Records shown:
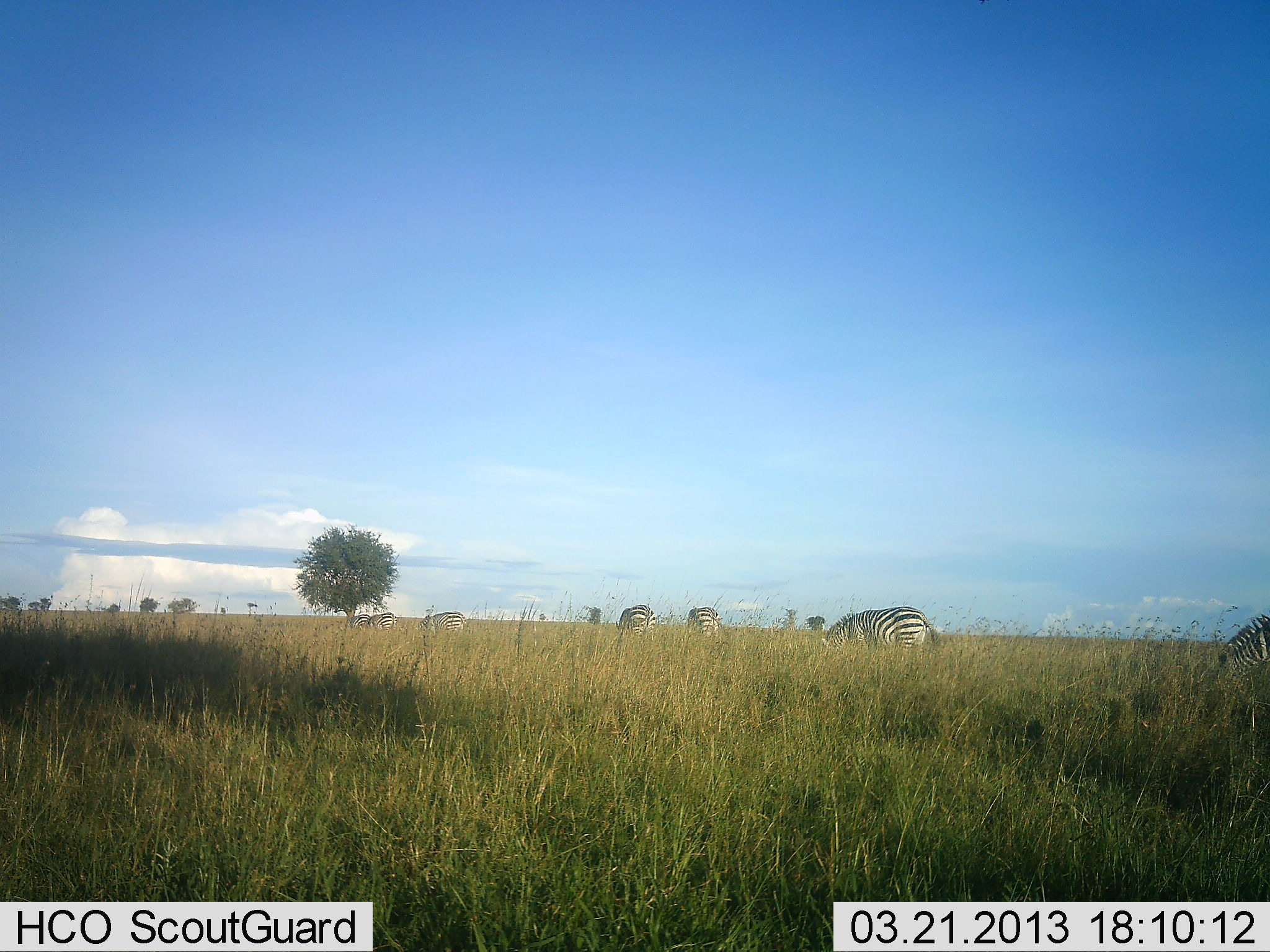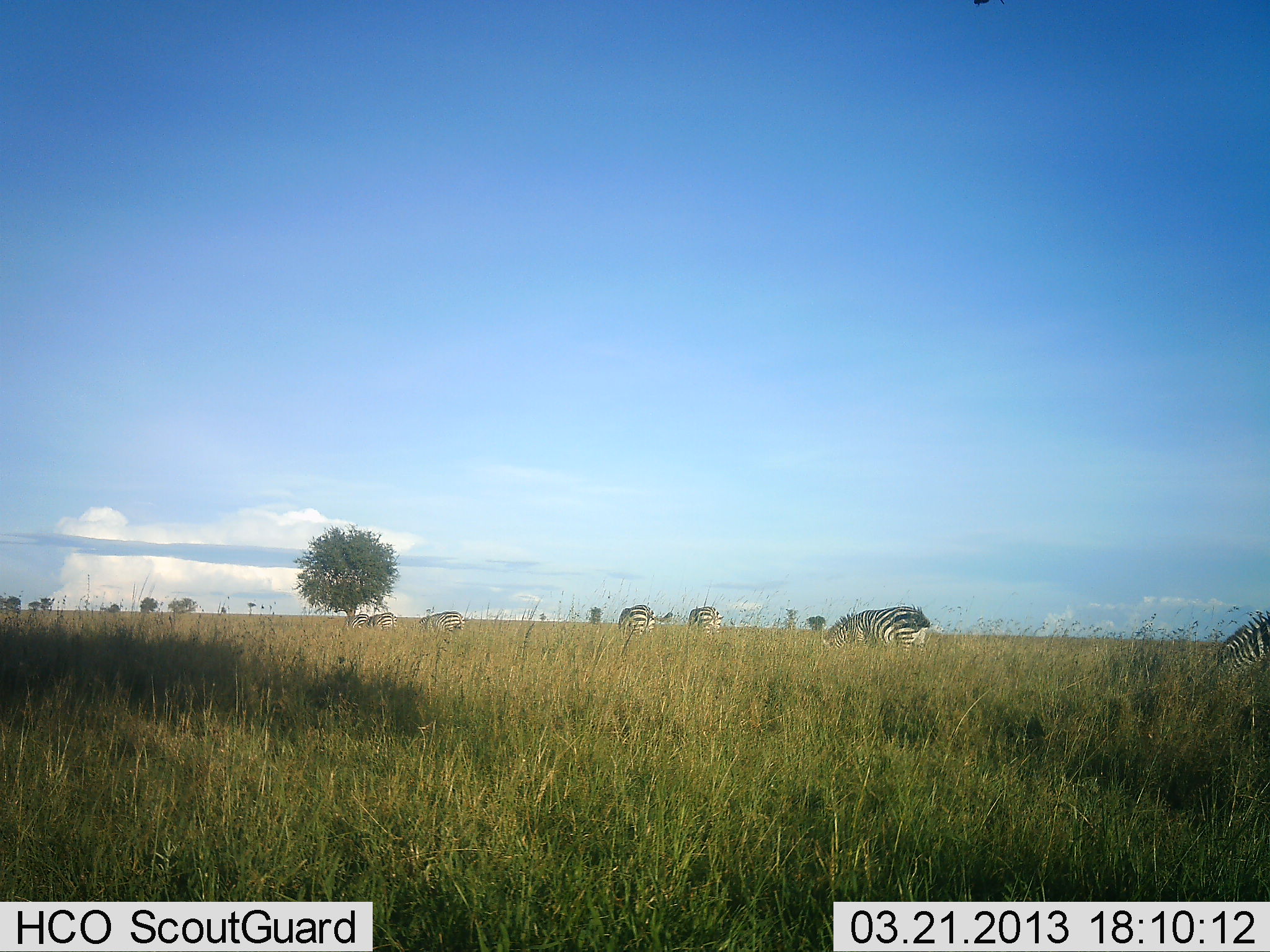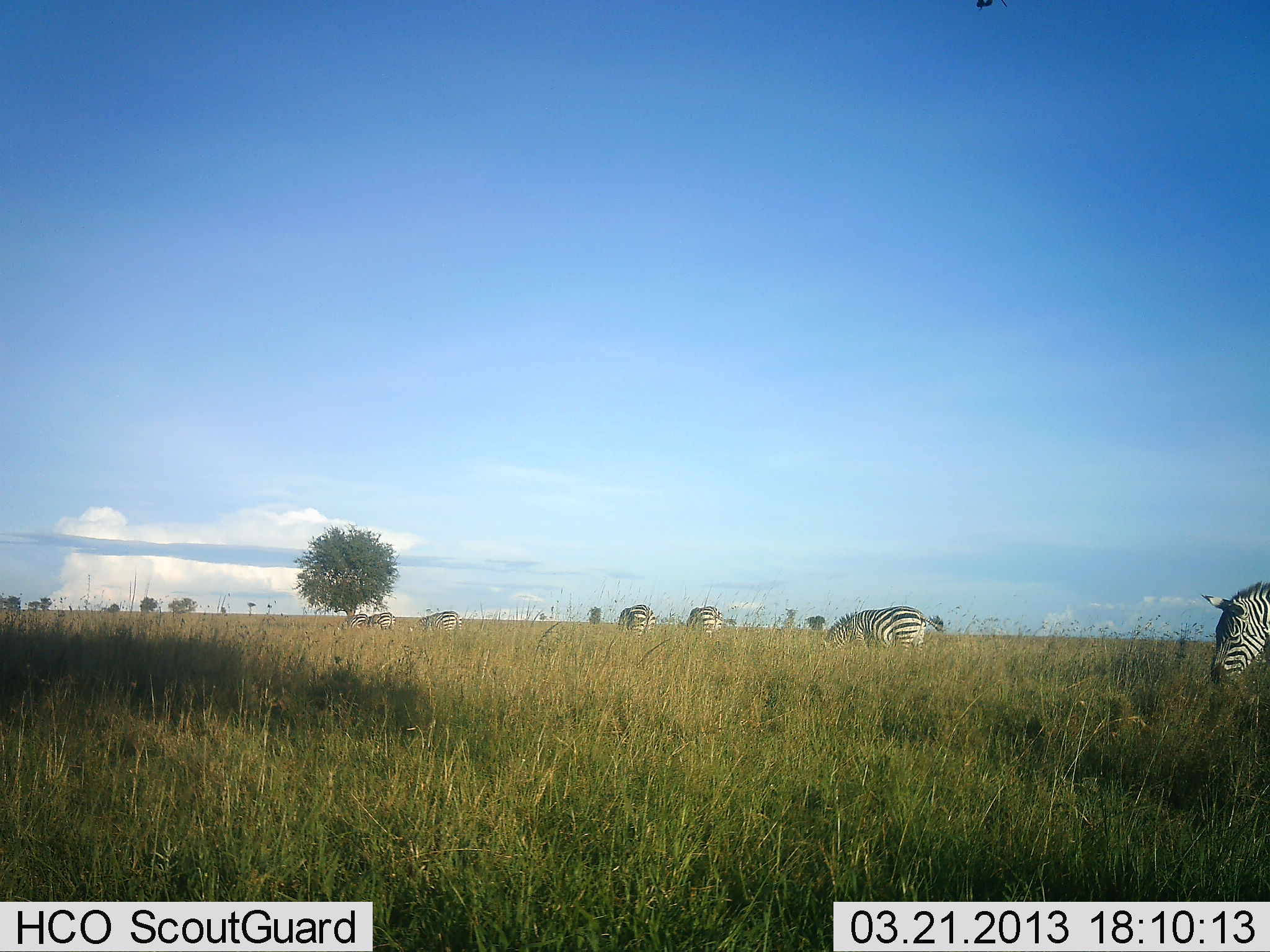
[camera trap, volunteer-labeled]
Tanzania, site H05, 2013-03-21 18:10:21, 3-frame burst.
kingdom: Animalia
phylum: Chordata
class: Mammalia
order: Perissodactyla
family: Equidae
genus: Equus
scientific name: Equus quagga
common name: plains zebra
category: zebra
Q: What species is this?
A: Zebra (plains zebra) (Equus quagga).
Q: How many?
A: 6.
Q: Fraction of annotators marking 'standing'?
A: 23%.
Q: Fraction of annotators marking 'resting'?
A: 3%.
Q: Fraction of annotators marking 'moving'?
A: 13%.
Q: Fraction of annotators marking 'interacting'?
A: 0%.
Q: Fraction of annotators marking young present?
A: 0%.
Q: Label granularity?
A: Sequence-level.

Exercise requirements: Within the listing above, find every line containing the string "marking" and return it.

Task output:
Q: Fraction of annotators marking 'standing'?
Q: Fraction of annotators marking 'resting'?
Q: Fraction of annotators marking 'moving'?
Q: Fraction of annotators marking 'interacting'?
Q: Fraction of annotators marking young present?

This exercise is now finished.